Hi Rich ,

Super useful data, I can clearly see how we can extend this to extract
more data/metrics around committer/ PMC growth as well.

My knowledge is limited . But in this area of software development and
compliance and launching global software at the enterprise level I can
explain related information, Here's what I understand: GDPR (General Data
Protection Regulation) is a regulatory framework created by the European
Union to protect the privacy and personal data of EU citizens. It applies
to any organization worldwide that collects, processes, or stores data of
EU residents. Key requirements include explicit user consent for data
collection, the right to access, correct, and delete personal data,
mandatory data breach notifications, data minimization, and purpose
limitation, with heavy penalties for non-compliance (up to 4% of global
revenue - we are non-profile so don't know :). ).

■ **Extracted data**
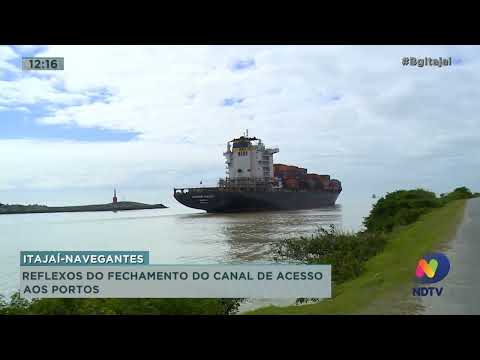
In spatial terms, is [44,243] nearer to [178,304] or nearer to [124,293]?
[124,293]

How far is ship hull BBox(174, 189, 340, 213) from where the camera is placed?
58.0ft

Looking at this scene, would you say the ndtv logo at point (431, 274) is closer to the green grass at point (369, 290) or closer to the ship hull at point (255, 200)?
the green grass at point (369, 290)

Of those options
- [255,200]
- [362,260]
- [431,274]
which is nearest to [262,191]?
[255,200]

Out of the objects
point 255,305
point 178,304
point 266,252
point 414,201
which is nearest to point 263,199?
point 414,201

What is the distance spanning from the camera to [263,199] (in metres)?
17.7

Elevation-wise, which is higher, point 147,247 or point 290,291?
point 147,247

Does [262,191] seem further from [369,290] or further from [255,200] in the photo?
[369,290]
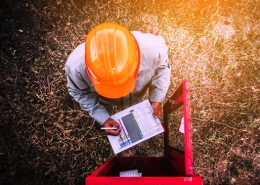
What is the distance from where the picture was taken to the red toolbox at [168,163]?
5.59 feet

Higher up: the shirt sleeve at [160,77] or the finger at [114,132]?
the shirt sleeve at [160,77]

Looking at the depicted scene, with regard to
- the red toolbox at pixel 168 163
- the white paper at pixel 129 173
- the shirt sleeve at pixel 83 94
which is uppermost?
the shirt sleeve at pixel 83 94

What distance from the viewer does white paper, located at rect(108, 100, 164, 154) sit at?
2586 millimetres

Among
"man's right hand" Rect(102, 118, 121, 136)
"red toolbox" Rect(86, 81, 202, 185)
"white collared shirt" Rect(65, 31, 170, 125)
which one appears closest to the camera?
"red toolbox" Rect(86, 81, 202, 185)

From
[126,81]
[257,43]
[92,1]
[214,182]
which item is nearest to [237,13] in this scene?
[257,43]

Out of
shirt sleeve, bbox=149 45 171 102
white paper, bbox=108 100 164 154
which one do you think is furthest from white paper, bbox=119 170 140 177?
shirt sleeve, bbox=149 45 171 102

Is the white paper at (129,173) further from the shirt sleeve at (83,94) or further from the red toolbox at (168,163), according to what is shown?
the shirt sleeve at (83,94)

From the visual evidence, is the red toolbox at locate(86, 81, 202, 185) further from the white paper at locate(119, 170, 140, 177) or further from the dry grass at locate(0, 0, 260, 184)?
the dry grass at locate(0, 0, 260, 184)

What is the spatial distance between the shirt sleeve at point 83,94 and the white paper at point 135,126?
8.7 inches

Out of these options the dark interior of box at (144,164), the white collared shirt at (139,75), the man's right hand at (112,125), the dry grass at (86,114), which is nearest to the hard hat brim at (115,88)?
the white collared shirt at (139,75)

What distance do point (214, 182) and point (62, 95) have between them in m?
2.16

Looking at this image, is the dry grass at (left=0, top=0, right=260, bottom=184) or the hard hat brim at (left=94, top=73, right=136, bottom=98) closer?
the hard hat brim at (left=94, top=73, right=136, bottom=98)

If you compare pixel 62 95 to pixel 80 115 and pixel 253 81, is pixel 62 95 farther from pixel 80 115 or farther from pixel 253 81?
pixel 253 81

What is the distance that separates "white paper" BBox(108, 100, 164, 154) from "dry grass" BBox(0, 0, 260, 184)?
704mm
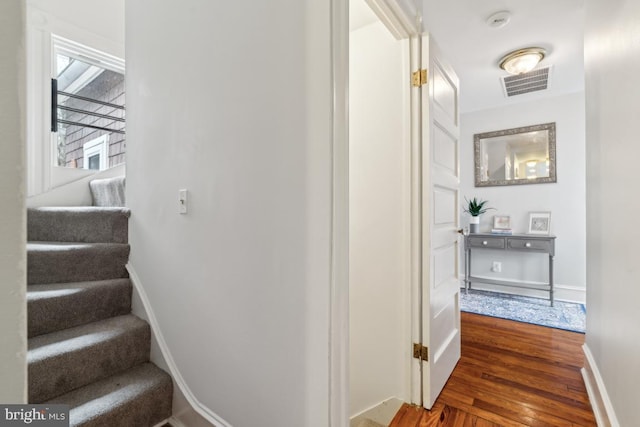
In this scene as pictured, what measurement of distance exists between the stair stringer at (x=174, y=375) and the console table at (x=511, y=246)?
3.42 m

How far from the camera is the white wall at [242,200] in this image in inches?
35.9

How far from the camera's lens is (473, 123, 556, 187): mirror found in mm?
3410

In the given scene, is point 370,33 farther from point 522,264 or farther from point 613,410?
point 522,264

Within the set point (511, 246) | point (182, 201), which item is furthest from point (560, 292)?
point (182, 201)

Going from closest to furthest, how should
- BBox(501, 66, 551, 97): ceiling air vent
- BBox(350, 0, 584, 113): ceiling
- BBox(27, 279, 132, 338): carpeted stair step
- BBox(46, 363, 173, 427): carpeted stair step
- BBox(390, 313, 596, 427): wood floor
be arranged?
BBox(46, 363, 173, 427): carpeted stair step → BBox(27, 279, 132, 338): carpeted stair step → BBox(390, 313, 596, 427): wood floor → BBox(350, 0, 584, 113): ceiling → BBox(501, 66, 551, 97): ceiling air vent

■ **Instruction**
Carry on writing the email about committer growth data and GDPR from the point where it stops.

■ **Result of this exercise**
This creates a conflict for ASF. Contributors voluntarily submit their
names/emails, but GDPR requires explicit consent and clarity on how data
will be stored or published. If an EU contributor requests deletion, ASF
faces a tension: bylaws and open source principles require permanent
archives for accountability, while GDPR enforces the ‘Right to be
Forgotten.’

*To resolve this, ASF needs to clearly explain how public data is used,
stored, and why it cannot be fully deleted, setting expectations before
participation/publishing data.*

Cheers,

Kanchana

On Thu, Oct 2, 2025 at 12:20 PM sebb <[email protected]> wrote:

> On Thu, 2 Oct 2025 at 17:20, Rich Bowen <[email protected]> wrote:
> >
> > On Oct 2, 2025, at 11:36 AM, sebb <[email protected]> wrote:
> > >
> > >> Also, I suppose a related question is, do you think anyone would have
> any objection to their name being listed on such a document on an Apache
> website? I cannot personally think why they would (and this is all
> already-public data) but I suppose it is possible that someone might, and I
> want to be sensitive to that.
> > >
> > > AIUI, just because a particular item of PII is published in one
> > > location does not mean it can be published elsewhere.
> >
> > Yeah, that’s what I was a little concerned about. The legalities (and,
> indeed, just individual preferences or sensitivities) around aggregating
> metrics remains a bit fuzzy to me. Do you think that this is better kept to
> myself, then?
> >
> > > Does the data have to be fully public?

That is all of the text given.